** Records follows **

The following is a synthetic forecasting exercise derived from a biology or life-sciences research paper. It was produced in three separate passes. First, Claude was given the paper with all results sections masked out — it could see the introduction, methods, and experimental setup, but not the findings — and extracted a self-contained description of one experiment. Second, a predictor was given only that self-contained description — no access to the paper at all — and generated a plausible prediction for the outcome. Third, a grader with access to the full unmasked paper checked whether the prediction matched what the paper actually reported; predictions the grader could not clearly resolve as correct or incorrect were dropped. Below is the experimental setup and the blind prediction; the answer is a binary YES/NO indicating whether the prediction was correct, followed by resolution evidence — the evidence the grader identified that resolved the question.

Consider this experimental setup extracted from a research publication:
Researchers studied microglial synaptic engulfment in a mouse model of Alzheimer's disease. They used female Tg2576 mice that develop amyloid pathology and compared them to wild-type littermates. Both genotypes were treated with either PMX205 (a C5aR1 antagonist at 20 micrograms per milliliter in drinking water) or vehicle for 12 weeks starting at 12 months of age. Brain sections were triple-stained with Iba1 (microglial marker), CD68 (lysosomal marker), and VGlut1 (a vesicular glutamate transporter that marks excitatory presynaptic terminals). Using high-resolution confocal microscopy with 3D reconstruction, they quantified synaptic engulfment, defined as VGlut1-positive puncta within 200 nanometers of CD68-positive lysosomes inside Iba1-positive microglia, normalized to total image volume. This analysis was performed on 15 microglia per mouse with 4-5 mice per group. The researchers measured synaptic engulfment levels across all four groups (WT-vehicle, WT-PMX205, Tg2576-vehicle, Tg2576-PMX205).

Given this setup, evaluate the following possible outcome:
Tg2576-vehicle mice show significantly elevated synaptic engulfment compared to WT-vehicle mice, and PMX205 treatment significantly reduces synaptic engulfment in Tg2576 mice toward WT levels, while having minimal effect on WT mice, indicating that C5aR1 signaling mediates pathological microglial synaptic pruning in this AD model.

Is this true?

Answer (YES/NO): YES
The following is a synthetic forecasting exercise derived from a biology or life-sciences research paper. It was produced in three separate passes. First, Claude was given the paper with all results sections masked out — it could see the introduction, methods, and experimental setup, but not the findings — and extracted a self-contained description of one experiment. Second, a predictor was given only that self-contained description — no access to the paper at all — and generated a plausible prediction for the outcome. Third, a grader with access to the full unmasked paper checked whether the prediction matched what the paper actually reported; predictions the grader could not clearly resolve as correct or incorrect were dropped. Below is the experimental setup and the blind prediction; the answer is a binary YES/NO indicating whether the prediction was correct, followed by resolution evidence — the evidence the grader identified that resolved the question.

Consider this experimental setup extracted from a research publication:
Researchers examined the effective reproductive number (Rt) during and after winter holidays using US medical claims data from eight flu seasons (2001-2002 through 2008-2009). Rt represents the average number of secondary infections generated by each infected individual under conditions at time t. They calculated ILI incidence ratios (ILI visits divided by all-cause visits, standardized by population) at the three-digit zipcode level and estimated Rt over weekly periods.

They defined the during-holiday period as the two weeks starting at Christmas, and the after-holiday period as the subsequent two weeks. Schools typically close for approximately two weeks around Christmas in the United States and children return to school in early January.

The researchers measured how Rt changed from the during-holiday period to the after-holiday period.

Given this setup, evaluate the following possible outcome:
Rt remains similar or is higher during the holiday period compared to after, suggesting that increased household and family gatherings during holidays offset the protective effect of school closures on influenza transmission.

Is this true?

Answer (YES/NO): NO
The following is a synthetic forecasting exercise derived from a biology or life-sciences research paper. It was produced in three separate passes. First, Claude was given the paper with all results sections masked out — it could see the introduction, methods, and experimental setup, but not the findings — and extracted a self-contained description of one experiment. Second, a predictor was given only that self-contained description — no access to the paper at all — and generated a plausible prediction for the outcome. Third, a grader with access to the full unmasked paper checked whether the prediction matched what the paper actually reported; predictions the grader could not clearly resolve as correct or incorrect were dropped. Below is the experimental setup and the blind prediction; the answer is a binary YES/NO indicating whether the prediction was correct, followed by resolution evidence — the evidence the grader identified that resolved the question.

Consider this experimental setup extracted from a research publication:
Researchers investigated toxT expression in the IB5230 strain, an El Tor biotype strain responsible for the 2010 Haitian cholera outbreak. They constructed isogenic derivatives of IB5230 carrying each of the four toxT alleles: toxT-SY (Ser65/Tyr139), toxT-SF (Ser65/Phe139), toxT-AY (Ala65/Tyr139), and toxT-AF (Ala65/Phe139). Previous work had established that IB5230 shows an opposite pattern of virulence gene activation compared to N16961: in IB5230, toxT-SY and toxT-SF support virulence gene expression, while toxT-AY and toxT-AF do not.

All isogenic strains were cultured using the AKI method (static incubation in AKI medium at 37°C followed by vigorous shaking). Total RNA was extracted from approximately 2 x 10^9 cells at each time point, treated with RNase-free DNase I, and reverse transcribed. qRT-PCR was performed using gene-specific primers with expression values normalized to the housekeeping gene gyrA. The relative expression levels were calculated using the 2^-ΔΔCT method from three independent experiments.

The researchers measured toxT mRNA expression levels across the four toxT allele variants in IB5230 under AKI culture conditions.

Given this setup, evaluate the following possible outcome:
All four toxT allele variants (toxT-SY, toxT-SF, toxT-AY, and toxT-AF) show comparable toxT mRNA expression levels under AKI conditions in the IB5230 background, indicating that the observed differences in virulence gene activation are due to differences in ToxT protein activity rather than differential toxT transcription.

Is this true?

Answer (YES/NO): NO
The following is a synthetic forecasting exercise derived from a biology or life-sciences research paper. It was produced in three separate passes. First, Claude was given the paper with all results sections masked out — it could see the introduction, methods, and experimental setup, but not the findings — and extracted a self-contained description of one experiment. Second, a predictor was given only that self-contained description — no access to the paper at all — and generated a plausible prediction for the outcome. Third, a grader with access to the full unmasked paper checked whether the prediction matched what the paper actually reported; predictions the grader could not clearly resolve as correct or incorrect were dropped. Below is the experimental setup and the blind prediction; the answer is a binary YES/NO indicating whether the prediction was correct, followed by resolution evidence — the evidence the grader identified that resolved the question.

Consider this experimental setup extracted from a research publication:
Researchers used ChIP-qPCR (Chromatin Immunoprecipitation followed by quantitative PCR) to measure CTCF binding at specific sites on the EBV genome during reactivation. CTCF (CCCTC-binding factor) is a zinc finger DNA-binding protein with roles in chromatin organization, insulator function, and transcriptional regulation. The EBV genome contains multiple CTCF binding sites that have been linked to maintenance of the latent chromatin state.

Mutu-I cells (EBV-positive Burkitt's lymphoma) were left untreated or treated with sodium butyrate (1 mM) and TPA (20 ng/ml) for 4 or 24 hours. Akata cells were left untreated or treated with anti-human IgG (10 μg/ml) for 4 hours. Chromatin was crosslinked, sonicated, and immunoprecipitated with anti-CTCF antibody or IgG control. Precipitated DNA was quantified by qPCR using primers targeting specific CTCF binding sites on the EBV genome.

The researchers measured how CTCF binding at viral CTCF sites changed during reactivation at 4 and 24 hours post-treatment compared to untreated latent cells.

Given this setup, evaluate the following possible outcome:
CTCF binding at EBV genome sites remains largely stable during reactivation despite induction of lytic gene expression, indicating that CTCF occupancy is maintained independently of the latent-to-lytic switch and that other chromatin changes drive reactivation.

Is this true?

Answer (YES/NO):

** End of Records **

Within the listing above, the range opens at the line with "Tg2576-vehicle mice show" and closes at the line with "The researchers measured how Rt". Reproduce exactly the lines of that range, including both ends.

▶ _Answer space_
Tg2576-vehicle mice show significantly elevated synaptic engulfment compared to WT-vehicle mice, and PMX205 treatment significantly reduces synaptic engulfment in Tg2576 mice toward WT levels, while having minimal effect on WT mice, indicating that C5aR1 signaling mediates pathological microglial synaptic pruning in this AD model.

Is this true?

Answer (YES/NO): YES
The following is a synthetic forecasting exercise derived from a biology or life-sciences research paper. It was produced in three separate passes. First, Claude was given the paper with all results sections masked out — it could see the introduction, methods, and experimental setup, but not the findings — and extracted a self-contained description of one experiment. Second, a predictor was given only that self-contained description — no access to the paper at all — and generated a plausible prediction for the outcome. Third, a grader with access to the full unmasked paper checked whether the prediction matched what the paper actually reported; predictions the grader could not clearly resolve as correct or incorrect were dropped. Below is the experimental setup and the blind prediction; the answer is a binary YES/NO indicating whether the prediction was correct, followed by resolution evidence — the evidence the grader identified that resolved the question.

Consider this experimental setup extracted from a research publication:
Researchers examined the effective reproductive number (Rt) during and after winter holidays using US medical claims data from eight flu seasons (2001-2002 through 2008-2009). Rt represents the average number of secondary infections generated by each infected individual under conditions at time t. They calculated ILI incidence ratios (ILI visits divided by all-cause visits, standardized by population) at the three-digit zipcode level and estimated Rt over weekly periods.

They defined the during-holiday period as the two weeks starting at Christmas, and the after-holiday period as the subsequent two weeks. Schools typically close for approximately two weeks around Christmas in the United States and children return to school in early January.

The researchers measured how Rt changed from the during-holiday period to the after-holiday period.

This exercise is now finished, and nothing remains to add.